▸ PROBLEM DETAILS: Please update the part of the DecentCEM repository page below that opens with the words containing "Python env installation" and closes with "managed by slurm.", and write it out again with "virtual environment" changed to "conda environment".

-- Begin SOURCE EXCERPT --

Skip to content

vincentzhang/decentCEM

Repository files navigation

DecentCEM

Official repository for the paper
"A Simple Decentralized Cross-Entropy Method"
Zichen Zhang and Jun Jin and Martin Jagersand and Jun Luo and Dale Schuurmans,
NeurIPS 2022, arXiv Link

This repo supports tensorflow 1.14, 1.15, mujoco-py 1.50, python3+

It supports both local mode and cluster mode (formerly Compute Canada, now Digital Research Alliance of Canada)

Python env installation

Local

Install the python packages from the requirements file. It is recommended to use a virtual environment.

$ pip install -r requirements.txt

Cluster

The following setup is for compute canada. But in principle, it can be adapted slightly to work for clusters managed by slurm.

First load python module

$ module load StdEnv/2018.3 python/3.6

Create and activate virtualenv

$ virtualenv --no-download tf1p36
$ source tf1p36/bin/activate

Install

# install directly from compute canada wheels
$ pip install –no-index -r requirements-cc-no-index.txt 
# install wheels from PyPI
$ pip install -r requirements-cc.txt

Examples scripts - local

All example scripts are in the demo_scripts/ directory Run them from the root directory.

Toy problem

DecentCEM

$ bash demo_scripts/DecentCEM_1dopt.sh

CEM-GMM

$ bash demo_scripts/CEMGMM_1dopt.sh

CEM

$ bash demo_scripts/CEM_1dopt.sh

Pendulum

DecentCEM-A:

$ bash demo_scripts/DecentCEMA_PENDULUM.sh

DecentCEM-P:

$ bash demo_scripts/DecentCEMP_PENDULUM.sh

DecentPETS:

$ bash demo_scripts/DecentPETS_PENDULUM.sh

Other envs

please change the following command line arguments:

-env 
-logdir
-o exp_cfg.exp_cfg.ntrain_iters
-o exp_cfg.sim_cfg.task_hor

For example, to run algorithms on gym_reacher, please check out the following scripts as references:

$ bash demo_scripts/DecentCEMA_reacher.sh
$ bash demo_scripts/DecentCEMP_reacher.sh
$ bash demo_scripts/DecentPETS_reacher.sh

Example scripts - cluster

To run all algorithms including baselines (PETS, POPLIN-A/P) and 3 modes of DecentCEM (with ensemble size 5), for all environments,

python run.py --job_name e5-all --script_path ./sbatch_param_search.sh --num_jobs 390 

Configurations

 ├──exp_cfg                                 - Experiment script configuration.

-- End SOURCE EXCERPT --
-- Begin AVAILABLE DATA --

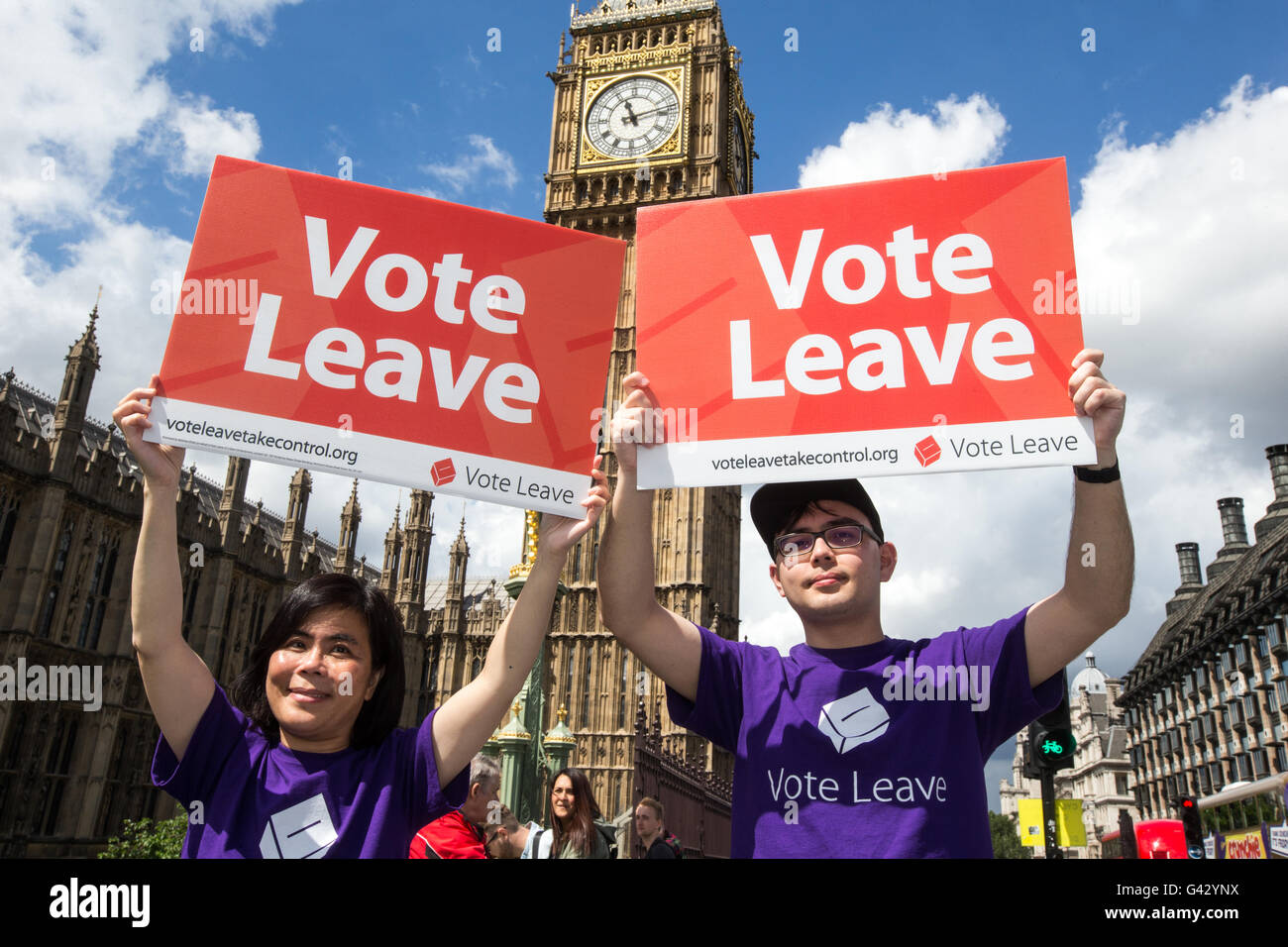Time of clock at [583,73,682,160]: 11:12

-- End AVAILABLE DATA --

▸ WORKED ANSWER:
Python env installation

Local

Install the python packages from the requirements file. It is recommended to use a conda environment.

$ pip install -r requirements.txt

Cluster

The following setup is for compute canada. But in principle, it can be adapted slightly to work for clusters managed by slurm.